Tomascastelazo/Wikimedia Commons
A surveillance tower is positioned beyond the barrier at the U.S.-Mexico border between San Diego and Tijuana, Mexico.
TO CLAIM, AS THE AGE OF AI DOES, that this book fills a “gap” in “basic vocabulary and concepts for an informed debate about this technology” requires erasure of an extensive journalistic and academic literature. Acknowledging these writings would undermine the authors’ grand prognostications, the hazy image of AI as all-powerful and (largely) beneficial, and the Big Tech–friendly political agenda this book is working to bolster.
Selling this agenda, in other words, requires some willful ignorance. References to race, gender, and labor are largely absent even as the co-authors explore historical terrain where racism, patriarchal power, and colonialism are central. For example, the authors celebrate the Dutch East India company and the stock exchange where its shares were traded as an example of a positive network effect, without remarking on its genocidal colonial practices, or its role in the Dutch slave trade.

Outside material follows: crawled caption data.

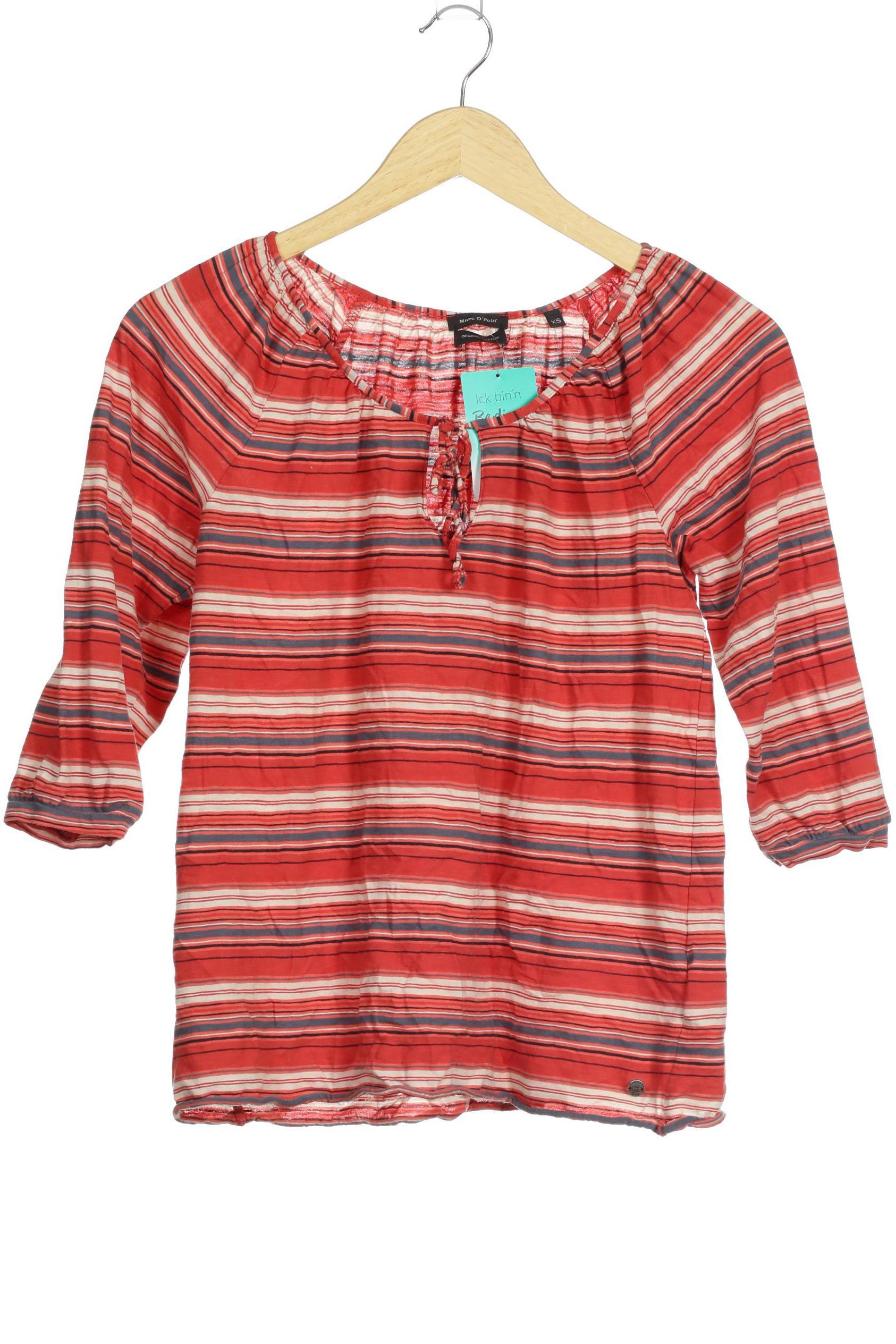 

Marc O Polo Damen Langarmshirt, rot, Gr.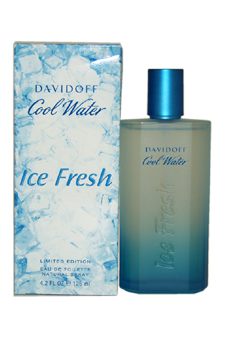 EAN 3607342073272 product image for Cool Water Ice Fresh by Zino Davidoff for Men - 4.2 oz EDT Spray (Limited Editio | upcitemdb.com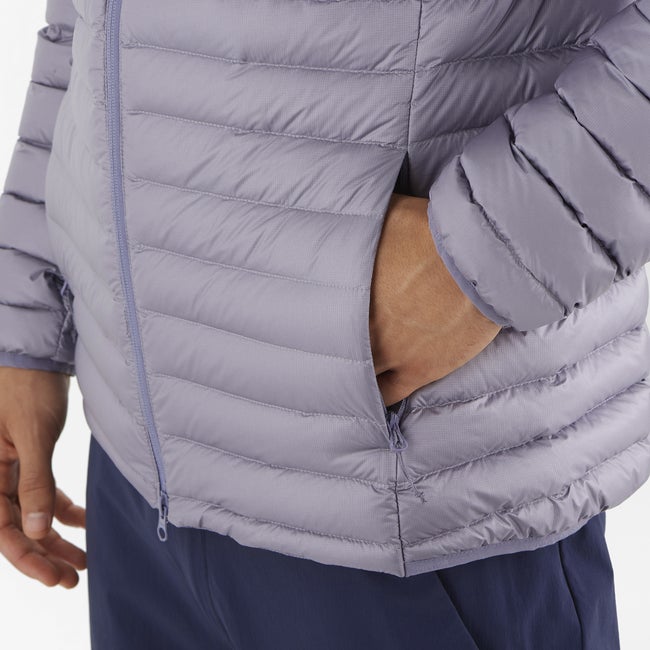 Salomon Elixir Micro Down - Chaqueta de plumón con capucha para hombre Oferta especial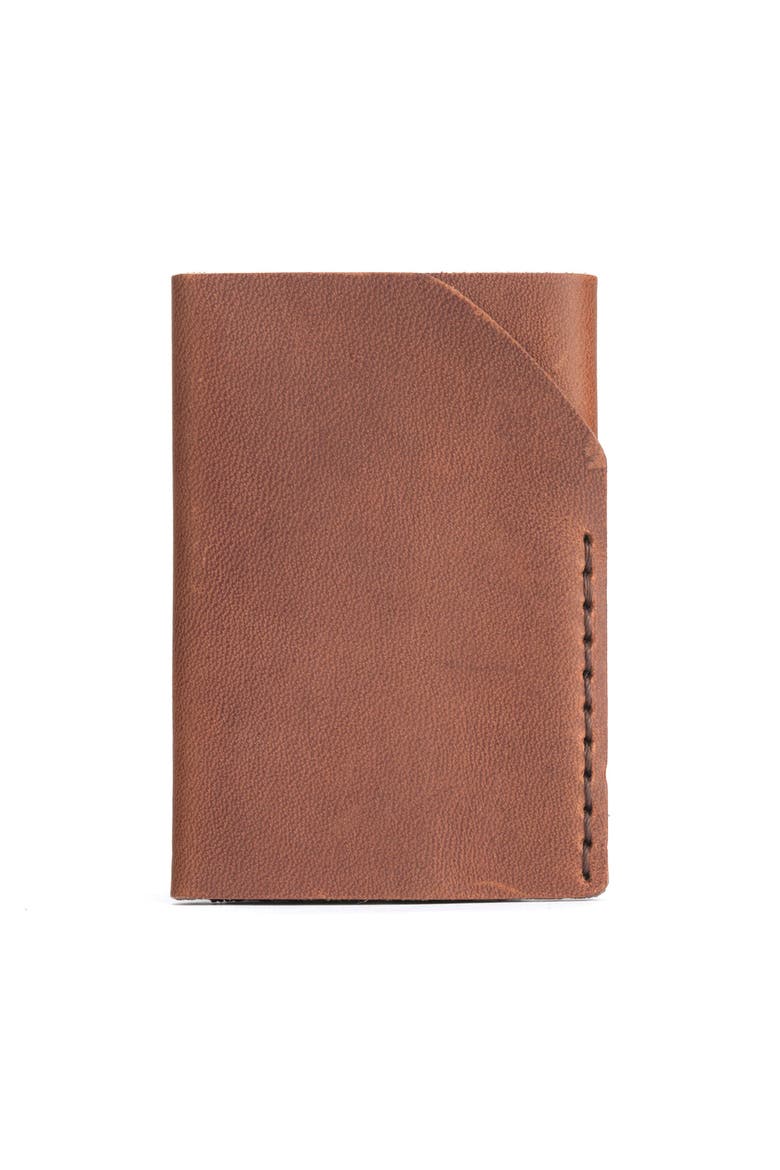 No. 2 Card Holder Wallet, Alternate, color, WHISKEY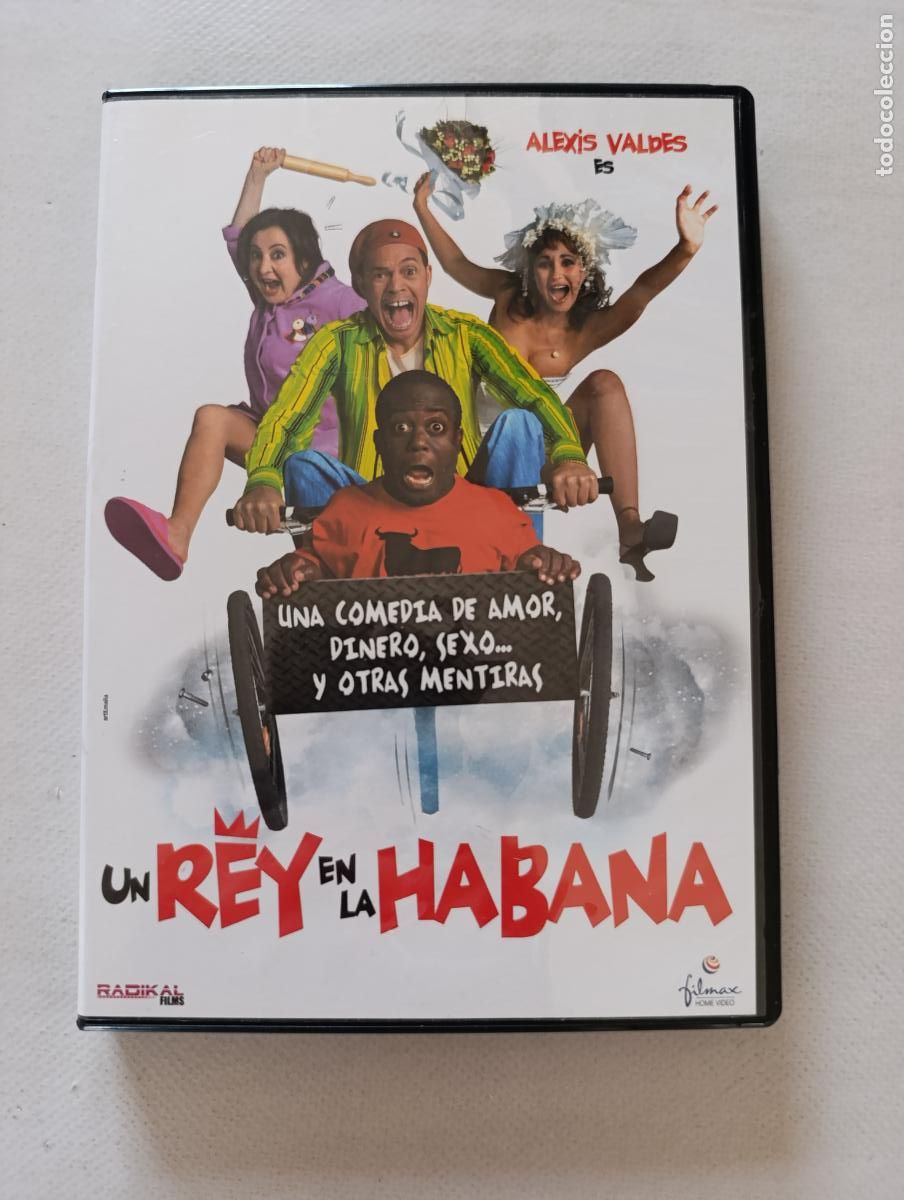 Cine: DVD UN REY EN LA HABANA - ALEXIS VALDES (291)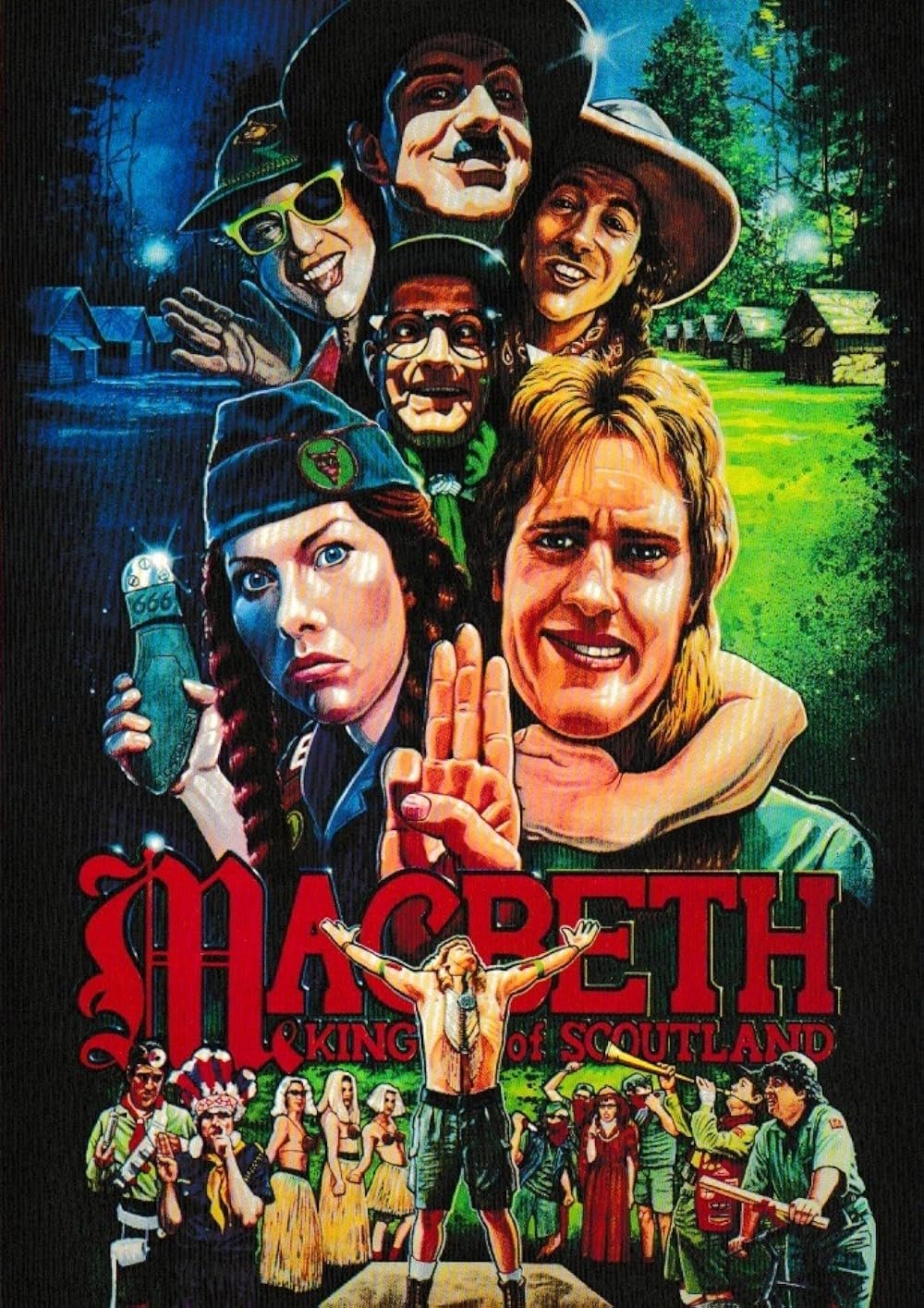 Macbeth, King of Scoutland poster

The book’s erasure of white supremacy, colonialism, and slavery from its historical overview is mirrored in the minimal engagement with the extensive research that has exposed how AI replicates and amplifies racialized, gendered, and other forms of inequality. There’s no mention of the AI-powered wall at the United States’ southern border, or police and law enforcement use of AI to hunt and track protesters, or the exploitative use of AI to control workers by companies like Uber and Amazon, even though these harmful and oppressive applications of AI are by now well documented.
The book also fails to mention climate change, or the significant climate costs of large-scale AI systems. To acknowledge climate would tear a hole in its narrative, suggesting an existential threat not coming from China and the mythical specter of Chinese dominance.
ERIC SCHMIDT’S LATEST ENDEAVOR, the Special Competitive Studies Project (SCSP), launched in early October 2021, just in time to be central to a press tour arranged around the book. Described in quasi-governmental language and with a “bipartisan board of national security leaders,” SCSP is, in fact, a self-funded, shadow lobbying organization created to advance the interests of the tech industry. By filling the project’s board and leadership positions with many of the same cast that constituted the National Security Commission on Artificial Intelligence, this initiative inherits the patina of an official government endeavor whose work deserves serious consideration.
Schmidt says that the project is modeled on the Rockefeller Special Studies Project (SSP), which Henry Kissinger led in the 1950s and used to advocate for the vast expansion in U.S. military spending. SSP was also privately funded by one of the most powerful men in the world, Nelson Rockefeller. That program advocated for a resource-intensive Cold War arms race, based on the premise that the alternative was apocalypse at the hands of the Soviet Union.
Schmidt and his associates could be read as trying for a repeat of the SSP, drawing on the version of AI presented in The Age of AI and reheated Cold War urgency that focuses on China as the looming threat. This time, however, we need to call the bluff, rejecting the mystified portrait of AI that is central to this agenda, and naming related influence campaigns for what they are.
A more rigorous treatment of AI that included problems of discrimination and the climate and labor costs of producing AI would suggest very different trade-offs. It would suggest, as well, answers to questions of security that look more like international solidarity and equitable resource distribution, and less like technological brinkmanship and a mindset premised on a new Cold War.